Title page for ETD etd-05072009-125044


Type of Document Master's Thesis
Author Smith, Hurtford
URN etd-05072009-125044
Title Improving the Quality of Terrain Measurement
Degree Master of Science
Department Mechanical Engineering
Advisory Committee
Advisor Name Title
Ferris, John B. Committee Chair
Southward, Steve C. Committee Member
Taheri, Saied Committee Member
Keywords
  • extraction
  • terrain surface
  • calibration
  • excitation
  • terrain profile
  • measure
Date of Defense 2009-05-04
Availability unrestricted
Abstract
The emergence of high-fidelity vehicle and tire models has raised the requirements for terrain measurement capabilities. Inaccuracies that were once tolerable for measurement of general terrain roughness are no longer acceptable for these new applications. The techniques in this work seek to improve the quality of terrain measurement in addition to providing an objective way to describe the accuracy of these measurements. The first portion of this work develops an accuracy verification procedure for terrain measurement systems. This procedure involves a static test to assess the limitations of the profiler’s laser height sensor, and a corresponding dynamic test to evaluate the limitations of the positioning sensors. Even with a well calibrated system, inertial errors will accumulate. The second portion of this work develops techniques to address these inertial errors in the data post-processing phase. A general correction technique is developed for any terrain type and a more computationally efficient technique is developed for smooth surfaces.

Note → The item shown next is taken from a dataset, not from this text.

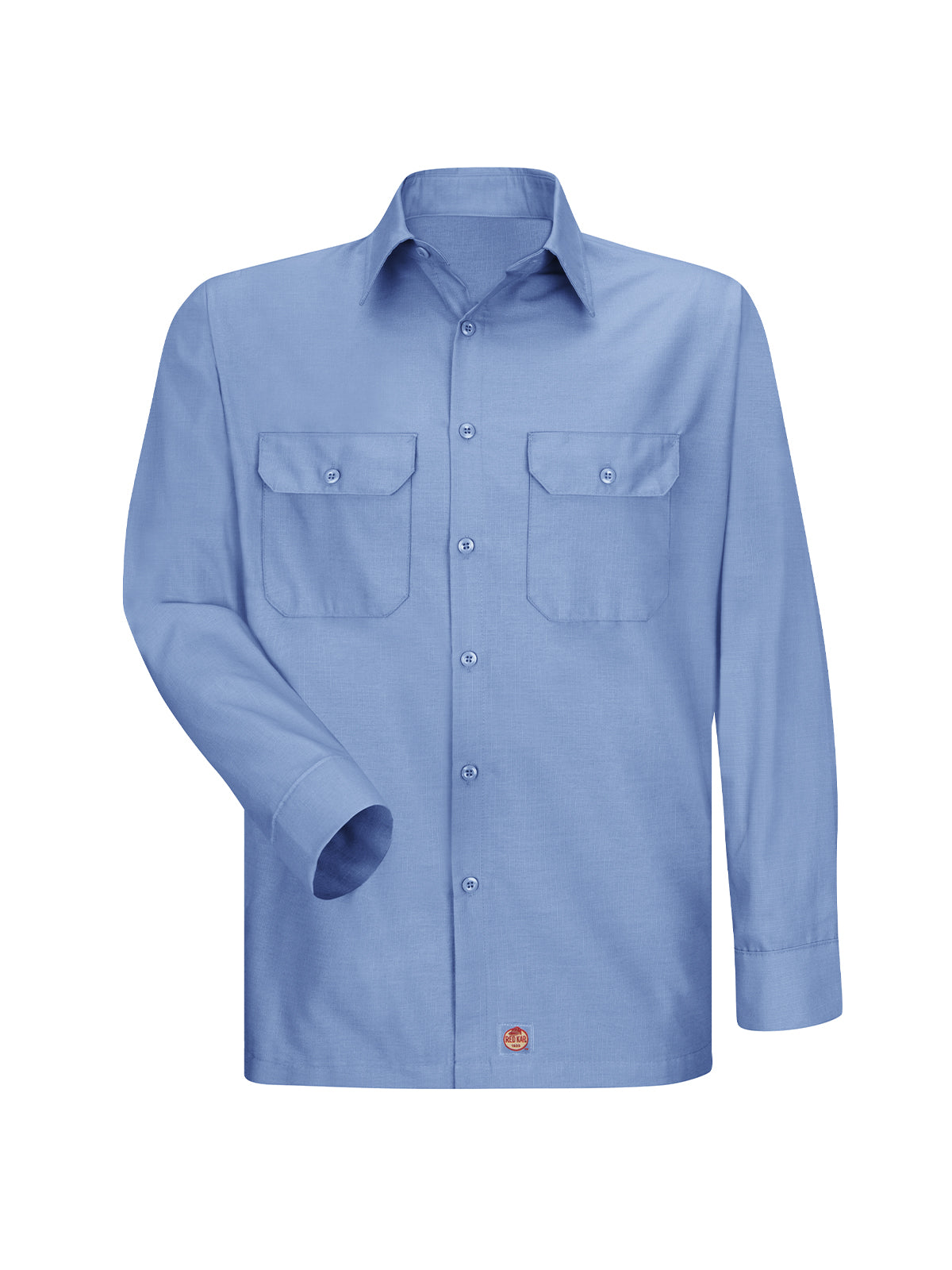 Men's Long Sleeve Solid Rip Stop Shirt - SY50 - Light Blue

For basic ride and handling simulations, 3D terrain surfaces are computationally impractical, as the models used for these simulations only require point excitation. Current road profilers acquiring these 2D data use single-point lasers that capture localized disturbances that would be mechanically filtered by the tire and suspension in the physical vehicle system. The final chapter in this work develops a method to extract a 2D terrain profile from a 3D terrain surface. By considering all of the information in the tire contact patch, the filtering properties of the tire are approximately emulated.